December 7th, 2020 at 4:06 PM ^

I like Dickinson coming off the bench because it provides Davis & Howard the ability to see how teams are playing them in the post. When Dickinson comes in, he already knows what to expect. I have been really impressed watching Davis "coach" Dickinson throughout the game. That would not happen as much if Dickinson was starting. 

Dickinson may well move into the starting role at some point, but for now, both seem happy with their roles so there is not a significant reason to change it up. The minutes are not going to shift significantly either way.

Jordan2323

December 7th, 2020 at 5:19 PM ^

2 of the 4 games so far we have gotten into a decent hole at the start of the game. That is when Davis is in there. Both times Dickinson and Williams have sparked the team. As many of stated, its not that Davis starts, its how long he plays to start the game. The guy is literally a 3-4 minute spurt center. Anything beyond that is when the differentials start to show up. Nobody is arguing Davis playing a major role, especially with Dickinson a his coaching him up, but the extended minutes need to stop. On a second point, Johns and Williams need to play more, not disappear for most of the second half like the last game. I dknt get that at all. 

ohaijoe

December 7th, 2020 at 8:55 PM ^

I also don’t mind the balance in scoring options we have. Starters have Livers, Wagner, occasionally Brooks, and possibly Smith. Bench has Dickinson, Brown, and you can see the potential in Jackson, Williams, and Johns. Swap Davis for Dickinson and Brown for Brooks or Smith, suddenly the bench has no reliable scoring threat and we risk long droughts.
# # # #
Parts of the exercise:
1. Summarize the basketball discussion in two sentences.
2. In the basketball discussion, how is Davis described in terms of how long he is effective?

(Scene geometry reasoning data)
# # # #
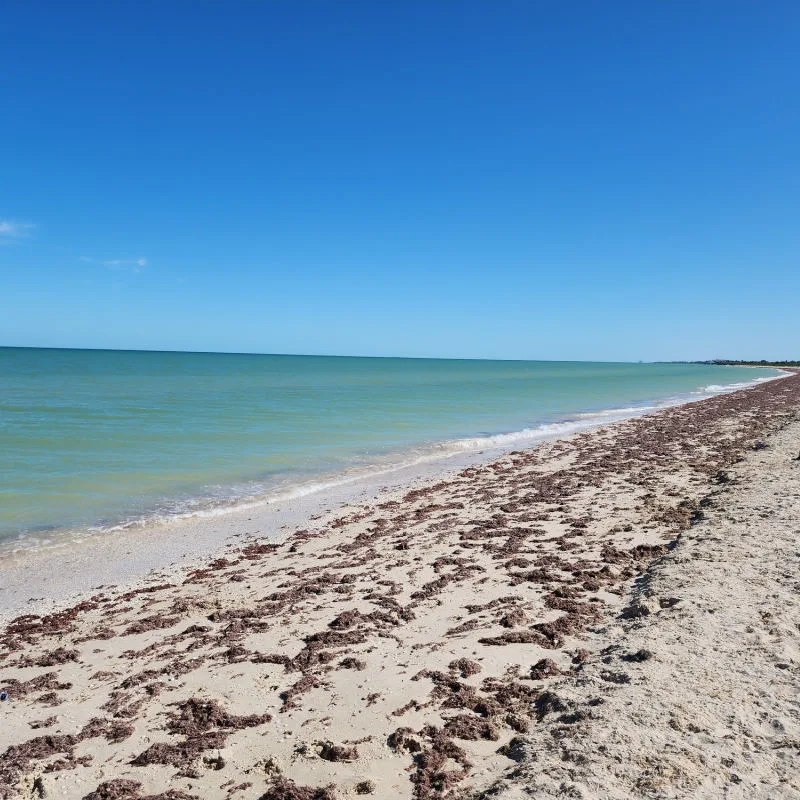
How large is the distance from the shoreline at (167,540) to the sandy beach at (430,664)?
13cm

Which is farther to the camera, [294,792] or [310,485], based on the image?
[310,485]

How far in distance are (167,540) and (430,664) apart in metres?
6.64

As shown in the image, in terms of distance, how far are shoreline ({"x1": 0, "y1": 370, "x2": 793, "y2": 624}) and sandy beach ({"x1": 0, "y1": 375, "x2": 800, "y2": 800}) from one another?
13cm

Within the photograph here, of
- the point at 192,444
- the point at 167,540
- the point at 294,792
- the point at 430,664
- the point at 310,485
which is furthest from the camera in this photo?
the point at 192,444

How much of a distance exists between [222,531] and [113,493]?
4.01 m

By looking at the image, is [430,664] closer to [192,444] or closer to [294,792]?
[294,792]

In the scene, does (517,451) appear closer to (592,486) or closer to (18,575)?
(592,486)

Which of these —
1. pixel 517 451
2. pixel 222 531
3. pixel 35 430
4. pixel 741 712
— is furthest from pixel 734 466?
pixel 35 430

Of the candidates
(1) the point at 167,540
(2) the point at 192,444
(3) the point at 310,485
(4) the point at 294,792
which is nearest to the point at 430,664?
(4) the point at 294,792

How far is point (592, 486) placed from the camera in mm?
12664

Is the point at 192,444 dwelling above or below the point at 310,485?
above

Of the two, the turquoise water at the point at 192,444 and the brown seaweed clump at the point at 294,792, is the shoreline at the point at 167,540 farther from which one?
the brown seaweed clump at the point at 294,792

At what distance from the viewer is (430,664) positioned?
5242mm

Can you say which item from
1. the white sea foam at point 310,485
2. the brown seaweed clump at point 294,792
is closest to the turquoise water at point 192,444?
the white sea foam at point 310,485
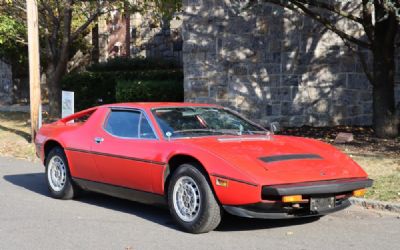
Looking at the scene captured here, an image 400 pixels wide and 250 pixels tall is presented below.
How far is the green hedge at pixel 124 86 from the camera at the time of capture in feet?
58.0

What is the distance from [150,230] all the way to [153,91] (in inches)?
443

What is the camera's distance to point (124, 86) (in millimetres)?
17797

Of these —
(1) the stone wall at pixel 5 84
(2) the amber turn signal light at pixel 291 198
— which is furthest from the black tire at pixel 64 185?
(1) the stone wall at pixel 5 84

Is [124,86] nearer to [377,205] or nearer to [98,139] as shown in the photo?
[98,139]

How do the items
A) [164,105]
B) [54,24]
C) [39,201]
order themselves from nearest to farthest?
[164,105] → [39,201] → [54,24]

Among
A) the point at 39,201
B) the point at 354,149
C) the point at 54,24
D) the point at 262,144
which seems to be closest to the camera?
the point at 262,144

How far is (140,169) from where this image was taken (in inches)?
273

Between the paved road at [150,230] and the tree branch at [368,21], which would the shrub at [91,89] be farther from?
the paved road at [150,230]

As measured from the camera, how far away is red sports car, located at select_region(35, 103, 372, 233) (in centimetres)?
601

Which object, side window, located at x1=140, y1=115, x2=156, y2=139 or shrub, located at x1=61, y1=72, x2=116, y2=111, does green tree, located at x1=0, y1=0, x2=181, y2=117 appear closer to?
shrub, located at x1=61, y1=72, x2=116, y2=111

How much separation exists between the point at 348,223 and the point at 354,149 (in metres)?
4.83

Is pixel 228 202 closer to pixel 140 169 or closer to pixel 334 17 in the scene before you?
pixel 140 169

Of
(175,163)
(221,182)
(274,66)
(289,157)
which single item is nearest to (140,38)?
(274,66)

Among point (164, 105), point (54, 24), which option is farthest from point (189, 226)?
point (54, 24)
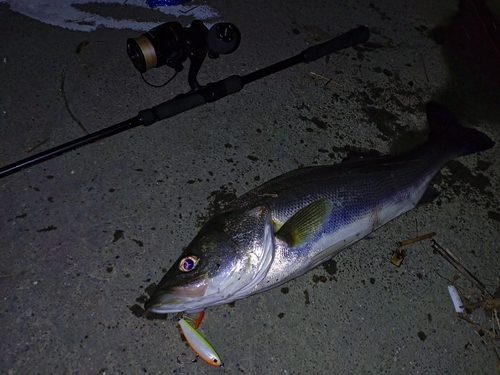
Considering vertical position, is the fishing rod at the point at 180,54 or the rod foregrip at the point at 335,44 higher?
the rod foregrip at the point at 335,44

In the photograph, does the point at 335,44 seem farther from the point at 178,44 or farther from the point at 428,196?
the point at 428,196

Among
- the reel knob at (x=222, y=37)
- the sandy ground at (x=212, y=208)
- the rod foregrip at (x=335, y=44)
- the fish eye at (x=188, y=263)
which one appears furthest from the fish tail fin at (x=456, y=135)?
the fish eye at (x=188, y=263)

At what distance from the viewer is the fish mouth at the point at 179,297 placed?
1876mm

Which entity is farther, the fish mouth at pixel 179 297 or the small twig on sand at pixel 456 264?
the small twig on sand at pixel 456 264

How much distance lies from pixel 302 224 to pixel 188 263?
2.26 feet

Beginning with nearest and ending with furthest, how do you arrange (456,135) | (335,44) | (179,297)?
(179,297)
(456,135)
(335,44)

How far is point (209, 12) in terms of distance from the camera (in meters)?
3.72

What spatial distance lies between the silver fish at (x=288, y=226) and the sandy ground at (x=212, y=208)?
0.32 meters

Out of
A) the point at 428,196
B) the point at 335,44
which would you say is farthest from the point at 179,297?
the point at 335,44

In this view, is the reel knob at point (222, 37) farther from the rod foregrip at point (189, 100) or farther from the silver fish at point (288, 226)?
the silver fish at point (288, 226)

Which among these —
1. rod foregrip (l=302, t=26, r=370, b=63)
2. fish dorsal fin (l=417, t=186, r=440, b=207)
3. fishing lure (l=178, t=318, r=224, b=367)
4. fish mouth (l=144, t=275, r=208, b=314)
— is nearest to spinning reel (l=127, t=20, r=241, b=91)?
rod foregrip (l=302, t=26, r=370, b=63)

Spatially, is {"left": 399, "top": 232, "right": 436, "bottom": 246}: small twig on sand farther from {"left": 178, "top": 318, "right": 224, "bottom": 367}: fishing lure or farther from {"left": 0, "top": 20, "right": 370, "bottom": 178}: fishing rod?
{"left": 0, "top": 20, "right": 370, "bottom": 178}: fishing rod

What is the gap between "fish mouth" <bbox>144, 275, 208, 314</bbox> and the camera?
73.9 inches

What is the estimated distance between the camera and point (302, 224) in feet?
7.06
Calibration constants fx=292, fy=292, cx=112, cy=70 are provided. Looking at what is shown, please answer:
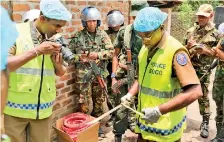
# # # #
Your responses:
1. Commenters debate whether Dickinson should start or come off the bench, with one arguing that the bench role lets him see how teams play Davis and Howard in the post and that the minutes will not shift much either way. Others say the real issue is Davis playing too long at the start of games, that Johns and Williams need more time, and that keeping Dickinson on the bench gives the reserves a reliable scoring threat.

2. He is described as a 3-4 minute spurt center.